**Given instruction**
Transcribe, word for word, every line from the one containing "What is the measurable separation of blurred" through the final line of the records, and omit the pictures.

-------

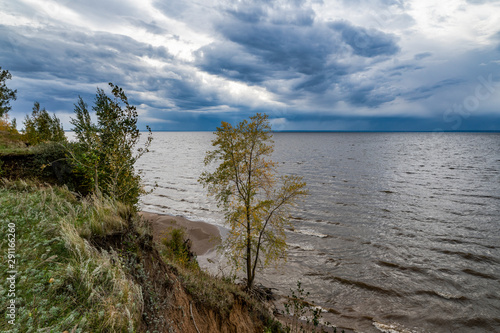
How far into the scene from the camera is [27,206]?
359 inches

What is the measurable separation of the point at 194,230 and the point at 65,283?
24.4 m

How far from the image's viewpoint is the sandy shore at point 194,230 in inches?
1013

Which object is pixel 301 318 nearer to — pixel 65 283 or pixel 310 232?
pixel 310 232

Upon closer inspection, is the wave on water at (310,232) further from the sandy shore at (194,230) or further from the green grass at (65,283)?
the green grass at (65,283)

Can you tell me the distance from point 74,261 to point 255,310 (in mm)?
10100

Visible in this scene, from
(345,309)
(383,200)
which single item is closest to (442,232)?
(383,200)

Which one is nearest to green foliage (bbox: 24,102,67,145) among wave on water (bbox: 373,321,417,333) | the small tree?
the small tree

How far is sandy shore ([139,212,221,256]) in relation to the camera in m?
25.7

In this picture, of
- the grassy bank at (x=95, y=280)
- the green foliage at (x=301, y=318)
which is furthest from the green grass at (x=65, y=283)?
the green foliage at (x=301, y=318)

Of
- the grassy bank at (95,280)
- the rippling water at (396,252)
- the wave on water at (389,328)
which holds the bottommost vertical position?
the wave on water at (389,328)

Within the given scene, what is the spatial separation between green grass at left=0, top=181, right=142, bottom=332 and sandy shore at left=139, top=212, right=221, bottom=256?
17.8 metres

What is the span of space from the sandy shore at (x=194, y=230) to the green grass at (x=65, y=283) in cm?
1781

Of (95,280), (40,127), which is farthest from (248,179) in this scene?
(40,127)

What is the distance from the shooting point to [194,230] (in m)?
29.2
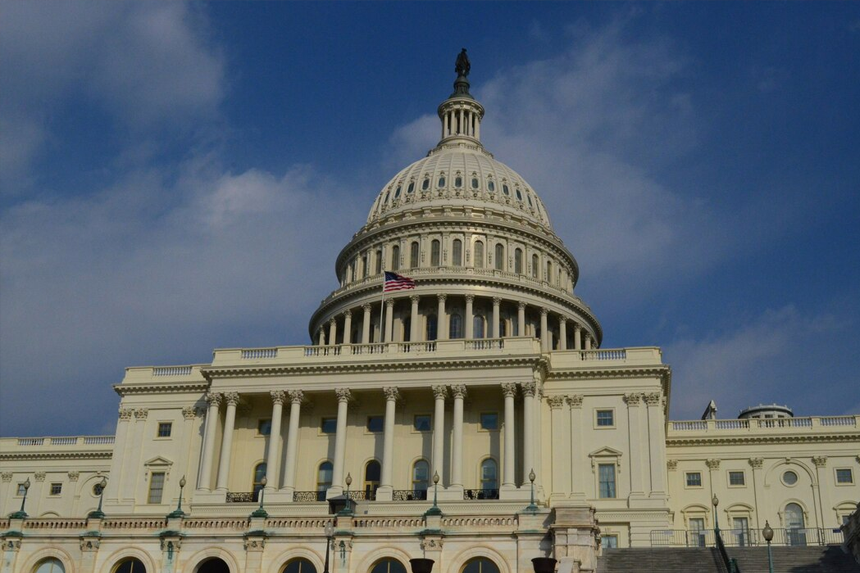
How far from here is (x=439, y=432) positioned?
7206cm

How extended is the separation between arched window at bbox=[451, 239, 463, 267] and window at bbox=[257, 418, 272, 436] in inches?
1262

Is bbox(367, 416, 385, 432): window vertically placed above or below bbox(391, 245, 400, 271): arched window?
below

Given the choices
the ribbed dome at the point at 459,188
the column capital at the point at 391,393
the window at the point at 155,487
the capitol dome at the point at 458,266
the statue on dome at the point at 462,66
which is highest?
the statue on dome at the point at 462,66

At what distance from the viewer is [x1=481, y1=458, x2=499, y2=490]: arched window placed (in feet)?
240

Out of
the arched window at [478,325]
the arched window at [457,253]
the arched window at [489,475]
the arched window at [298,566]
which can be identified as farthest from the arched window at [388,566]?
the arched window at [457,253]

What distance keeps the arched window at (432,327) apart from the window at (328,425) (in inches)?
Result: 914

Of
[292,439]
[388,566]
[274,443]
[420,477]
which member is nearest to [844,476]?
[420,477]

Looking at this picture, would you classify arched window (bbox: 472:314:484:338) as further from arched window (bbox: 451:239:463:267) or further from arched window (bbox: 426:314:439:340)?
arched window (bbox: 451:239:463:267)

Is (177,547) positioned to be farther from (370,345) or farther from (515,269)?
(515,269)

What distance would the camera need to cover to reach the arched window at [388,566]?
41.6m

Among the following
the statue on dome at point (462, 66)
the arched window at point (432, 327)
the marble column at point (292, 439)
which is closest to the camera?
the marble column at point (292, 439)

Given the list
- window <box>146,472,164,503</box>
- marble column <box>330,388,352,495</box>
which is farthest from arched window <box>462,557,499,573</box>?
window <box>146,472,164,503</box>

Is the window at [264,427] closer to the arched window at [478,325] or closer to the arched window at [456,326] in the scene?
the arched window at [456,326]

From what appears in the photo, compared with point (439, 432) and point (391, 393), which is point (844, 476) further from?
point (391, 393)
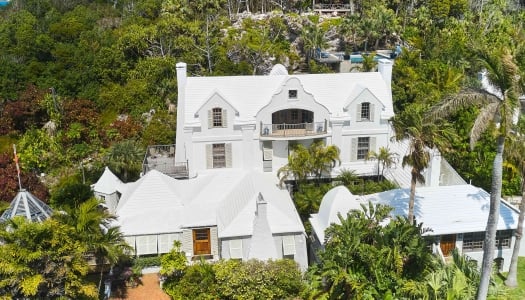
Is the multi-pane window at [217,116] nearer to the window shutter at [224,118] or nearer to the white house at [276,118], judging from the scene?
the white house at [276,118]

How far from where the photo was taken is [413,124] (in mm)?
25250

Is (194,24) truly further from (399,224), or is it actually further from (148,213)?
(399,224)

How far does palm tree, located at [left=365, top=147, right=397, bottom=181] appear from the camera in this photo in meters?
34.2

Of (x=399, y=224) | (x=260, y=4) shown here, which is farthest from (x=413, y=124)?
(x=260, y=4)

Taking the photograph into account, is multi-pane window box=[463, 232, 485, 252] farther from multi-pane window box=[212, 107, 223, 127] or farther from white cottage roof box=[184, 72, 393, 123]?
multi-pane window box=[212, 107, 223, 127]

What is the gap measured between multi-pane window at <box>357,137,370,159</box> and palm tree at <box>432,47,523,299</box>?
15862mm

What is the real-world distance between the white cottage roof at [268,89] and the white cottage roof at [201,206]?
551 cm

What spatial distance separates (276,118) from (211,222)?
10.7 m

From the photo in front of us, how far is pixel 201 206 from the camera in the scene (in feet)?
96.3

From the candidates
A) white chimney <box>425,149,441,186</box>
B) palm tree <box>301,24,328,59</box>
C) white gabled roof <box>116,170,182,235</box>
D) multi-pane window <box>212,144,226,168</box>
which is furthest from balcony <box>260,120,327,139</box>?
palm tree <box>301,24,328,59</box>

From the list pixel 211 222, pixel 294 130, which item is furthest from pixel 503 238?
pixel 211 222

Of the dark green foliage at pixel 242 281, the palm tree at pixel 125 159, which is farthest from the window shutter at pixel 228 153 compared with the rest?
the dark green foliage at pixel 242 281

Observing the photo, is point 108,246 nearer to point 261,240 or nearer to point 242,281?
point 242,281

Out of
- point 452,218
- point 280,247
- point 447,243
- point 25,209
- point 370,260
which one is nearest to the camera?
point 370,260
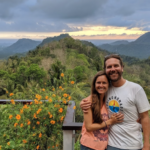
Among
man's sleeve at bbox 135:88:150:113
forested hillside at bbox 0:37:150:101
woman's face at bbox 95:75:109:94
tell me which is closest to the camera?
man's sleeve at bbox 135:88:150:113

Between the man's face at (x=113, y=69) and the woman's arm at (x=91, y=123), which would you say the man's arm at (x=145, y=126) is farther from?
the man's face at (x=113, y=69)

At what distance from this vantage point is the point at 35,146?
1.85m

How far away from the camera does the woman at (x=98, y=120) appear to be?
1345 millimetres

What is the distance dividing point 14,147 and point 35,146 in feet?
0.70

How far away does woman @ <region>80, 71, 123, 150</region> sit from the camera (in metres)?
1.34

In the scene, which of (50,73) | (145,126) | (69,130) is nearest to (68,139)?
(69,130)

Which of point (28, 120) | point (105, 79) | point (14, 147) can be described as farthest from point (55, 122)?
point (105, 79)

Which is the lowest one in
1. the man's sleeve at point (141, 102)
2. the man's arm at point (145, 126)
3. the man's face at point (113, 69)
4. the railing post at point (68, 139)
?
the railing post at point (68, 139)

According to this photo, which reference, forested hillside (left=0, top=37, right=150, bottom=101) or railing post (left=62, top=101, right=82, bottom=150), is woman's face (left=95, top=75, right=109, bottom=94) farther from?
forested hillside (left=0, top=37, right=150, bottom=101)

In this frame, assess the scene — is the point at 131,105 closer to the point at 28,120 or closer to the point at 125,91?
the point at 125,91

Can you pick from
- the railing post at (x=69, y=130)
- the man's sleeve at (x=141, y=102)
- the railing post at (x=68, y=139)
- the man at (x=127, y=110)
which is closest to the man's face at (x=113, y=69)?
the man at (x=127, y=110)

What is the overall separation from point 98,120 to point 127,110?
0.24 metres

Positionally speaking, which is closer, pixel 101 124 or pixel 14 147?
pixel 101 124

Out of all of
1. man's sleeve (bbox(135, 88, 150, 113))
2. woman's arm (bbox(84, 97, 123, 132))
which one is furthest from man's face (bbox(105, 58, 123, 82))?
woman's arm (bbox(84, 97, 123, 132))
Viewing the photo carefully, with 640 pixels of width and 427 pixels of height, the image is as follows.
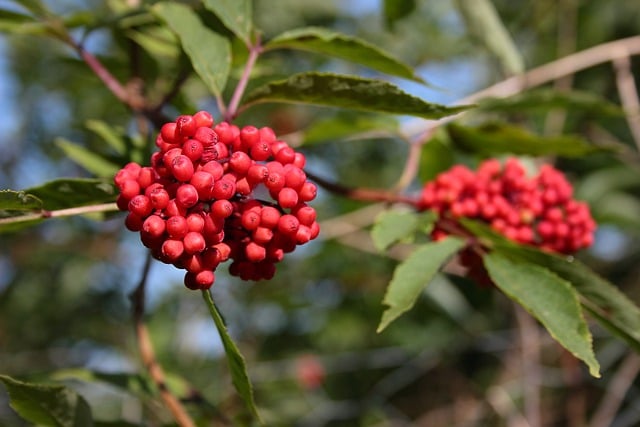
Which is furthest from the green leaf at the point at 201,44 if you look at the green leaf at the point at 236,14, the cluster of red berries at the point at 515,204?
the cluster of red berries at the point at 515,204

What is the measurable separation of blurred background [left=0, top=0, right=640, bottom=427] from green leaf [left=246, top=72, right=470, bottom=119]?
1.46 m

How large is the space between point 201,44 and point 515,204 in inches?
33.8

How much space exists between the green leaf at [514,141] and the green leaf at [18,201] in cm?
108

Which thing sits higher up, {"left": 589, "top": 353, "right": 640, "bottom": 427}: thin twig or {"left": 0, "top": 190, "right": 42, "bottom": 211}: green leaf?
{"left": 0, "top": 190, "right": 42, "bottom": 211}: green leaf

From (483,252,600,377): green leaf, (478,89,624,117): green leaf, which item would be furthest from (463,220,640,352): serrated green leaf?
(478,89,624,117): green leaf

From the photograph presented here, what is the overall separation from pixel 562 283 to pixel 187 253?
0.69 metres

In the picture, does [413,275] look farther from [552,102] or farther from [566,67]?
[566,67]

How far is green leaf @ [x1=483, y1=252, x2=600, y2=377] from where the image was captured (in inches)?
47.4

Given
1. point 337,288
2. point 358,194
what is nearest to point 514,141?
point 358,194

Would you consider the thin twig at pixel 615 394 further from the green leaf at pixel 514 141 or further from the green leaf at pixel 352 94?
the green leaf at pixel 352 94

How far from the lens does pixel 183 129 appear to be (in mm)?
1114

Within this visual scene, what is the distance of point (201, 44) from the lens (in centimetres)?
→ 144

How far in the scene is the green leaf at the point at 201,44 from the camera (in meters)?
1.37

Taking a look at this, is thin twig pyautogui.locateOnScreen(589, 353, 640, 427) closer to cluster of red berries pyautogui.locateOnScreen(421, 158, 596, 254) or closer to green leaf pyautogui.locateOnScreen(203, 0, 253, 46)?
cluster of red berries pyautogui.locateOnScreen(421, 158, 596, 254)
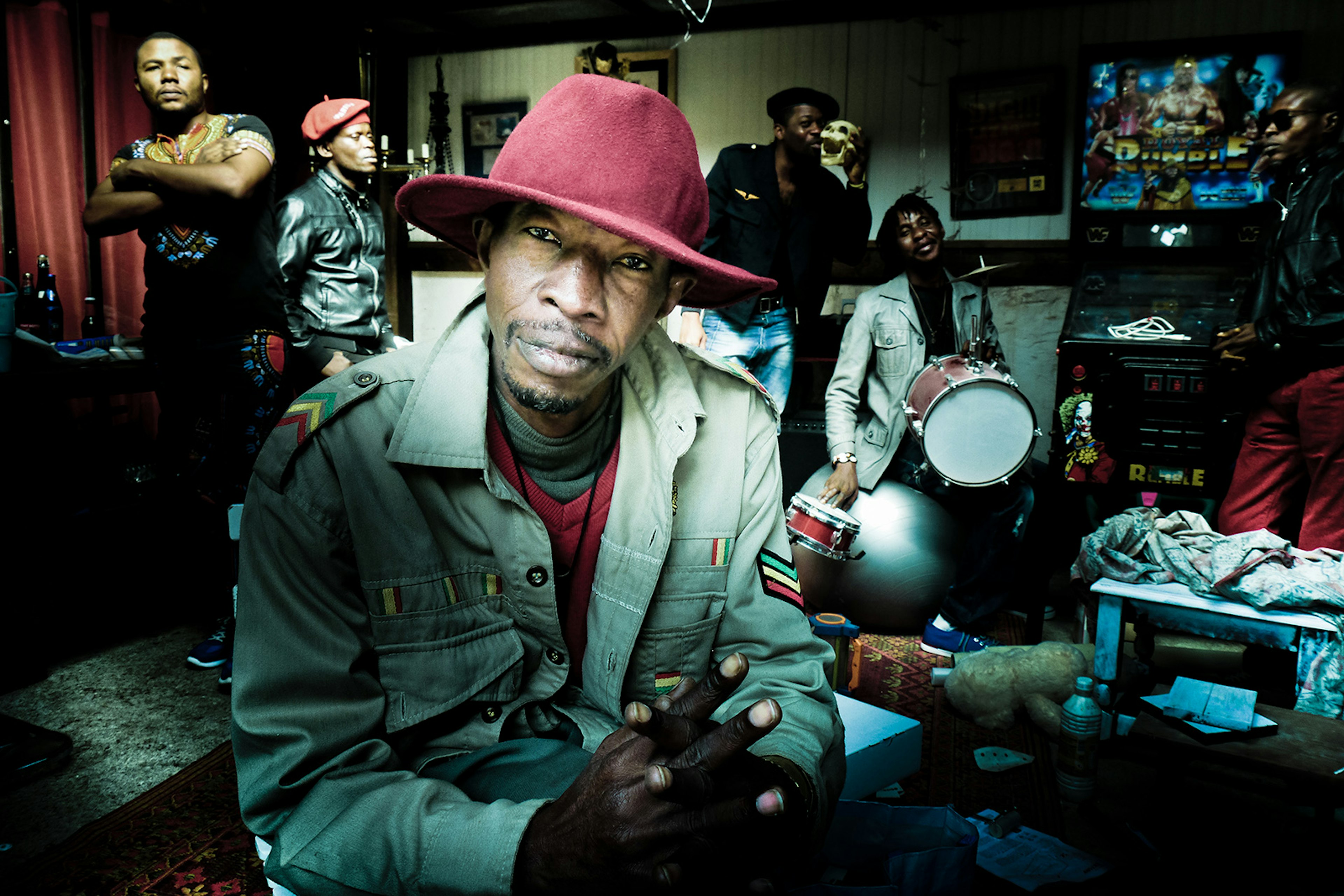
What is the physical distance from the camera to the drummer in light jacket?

-------

**Task response**
What is the measurable separation of blurred background [left=0, top=0, right=640, bottom=427] from green leaf [left=246, top=72, right=470, bottom=119]?
1.46 m

How large is the space between point 201,44 and point 515,204 in inches?
33.8

How much space exists between the green leaf at [514,141] and the green leaf at [18,201] in cm?
108

Which thing sits higher up, {"left": 589, "top": 353, "right": 640, "bottom": 427}: thin twig or {"left": 0, "top": 190, "right": 42, "bottom": 211}: green leaf?
{"left": 0, "top": 190, "right": 42, "bottom": 211}: green leaf

From (483,252,600,377): green leaf, (478,89,624,117): green leaf, which item would be furthest from (463,220,640,352): serrated green leaf?
(478,89,624,117): green leaf

From the photograph presented here, what is the overall separation from pixel 562 283 to pixel 187 253?
0.69 metres

In the picture, does [413,275] look farther from [552,102] or farther from [566,67]?
[566,67]

How far is green leaf @ [x1=483, y1=252, x2=600, y2=377] from where the image was captured (in inches)?
47.4

Given
1. point 337,288
2. point 358,194
what is nearest to point 514,141?
point 358,194

Would you consider the thin twig at pixel 615 394 further from the green leaf at pixel 514 141 or further from the green leaf at pixel 352 94?
the green leaf at pixel 352 94

How far from the lens does pixel 183 129 appear to be (in mm)?
1114

Within this visual scene, what is the distance of point (201, 44) from the lens (in centimetres)?
→ 144

How far in the scene is the green leaf at the point at 201,44 from the camera (in meters)?
1.37

Taking a look at this, is thin twig pyautogui.locateOnScreen(589, 353, 640, 427) closer to cluster of red berries pyautogui.locateOnScreen(421, 158, 596, 254) or closer to green leaf pyautogui.locateOnScreen(203, 0, 253, 46)?
cluster of red berries pyautogui.locateOnScreen(421, 158, 596, 254)
What is the physical distance from the camera to the drummer in light jacket?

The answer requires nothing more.